Fatali per il bandito due ultimi scippi, uno tentato ed uno messo a segno la scorsa domenica 17 gennaio. Dopo aver fallito lo strappo di una borsa in viale Adriatico il malvivente era riuscito nel suo intento poco dopo, a Ponte Tazio, nella vicina Città Giardino. Scippata la borsa la vittima ha quindi allertato subito i carabinieri, che, acquisita una prima informativa sul ladro, lo hanno trovato vicino un camper in sosta in una piazzola di parcheggio di via delle Vigne Nuove. 

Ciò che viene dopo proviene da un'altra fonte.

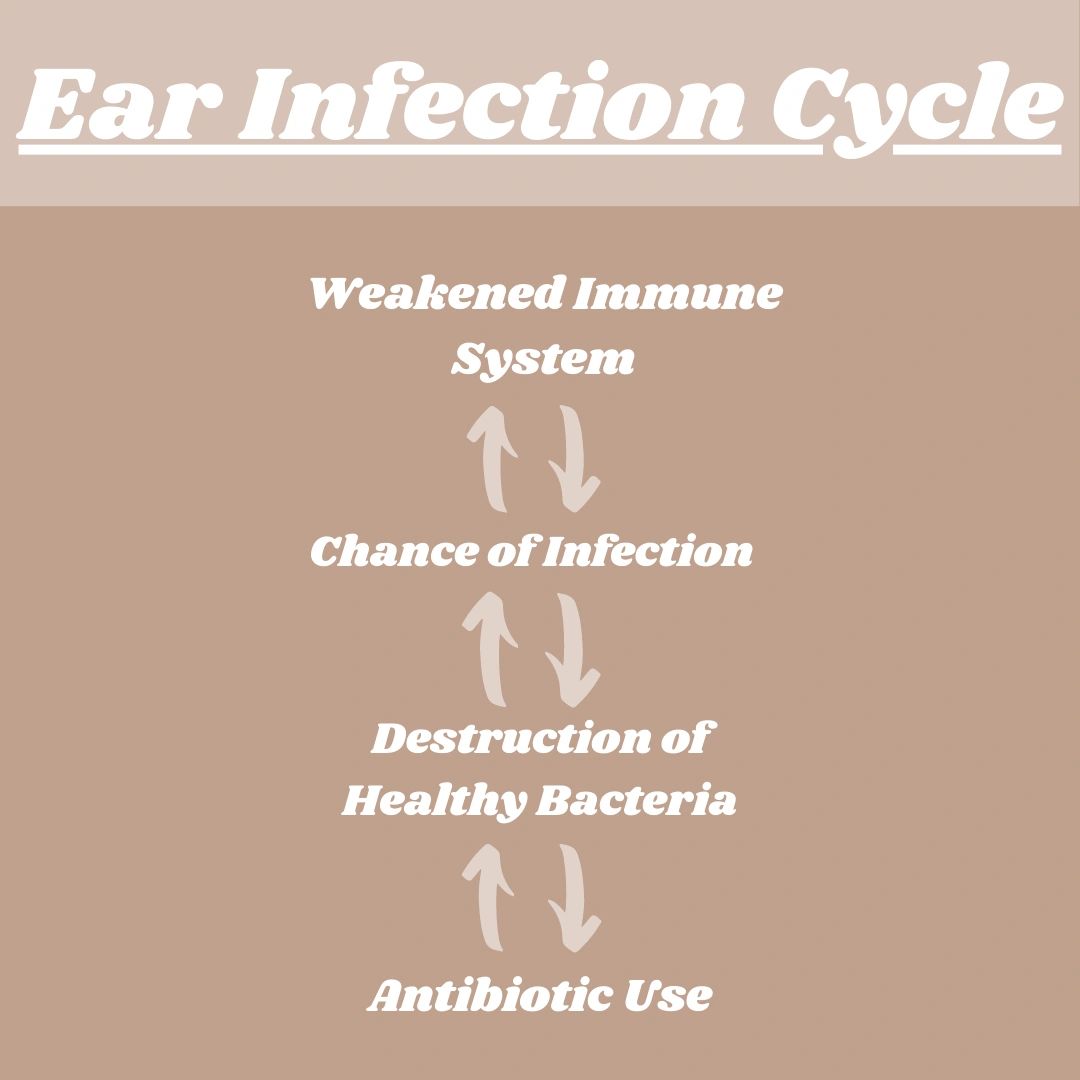 Ear Infection Cycle

Weakened Immune System

Chance of Infection

Destruction of Healthy Bacteria

Antibiotic Use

Con accanto ancora lo scooter usato per l'ultimo scippo, un Sh nero come denunciato dall'ultima vittima, alla vista dei carabinieri il 30enne ha provato a nascondersi nel camper ma era oramai in trappola. Trovato vicino allo scooter con ancora il motore caldo, i carabinieri lo hanno trovato con la borsa, il telefono e gli occhiali da sole appena rubati sulla via Nomentana. Ad incastrarlo uleriormente per il furto dello scooter, la giacca antipioggia che indossava, risultata essere stata presa nel bauletto del mezzo a due ruote abbandonato vicino al camper. 

Chi è lo scippatore

Identificato per un 30enne di origini bosniache M.R. con problemi di tossicodipendenza, era stato scarcerato lo scorso mese di dicembre dopo essere stato arrestato per reati contro il patrimonio e reati contro la persona. L'uomo è stato quindi posto in stato di fermo per "ricettazione" e, in attesa della convalida dell'arresto da parte del giudice, associato in carcere.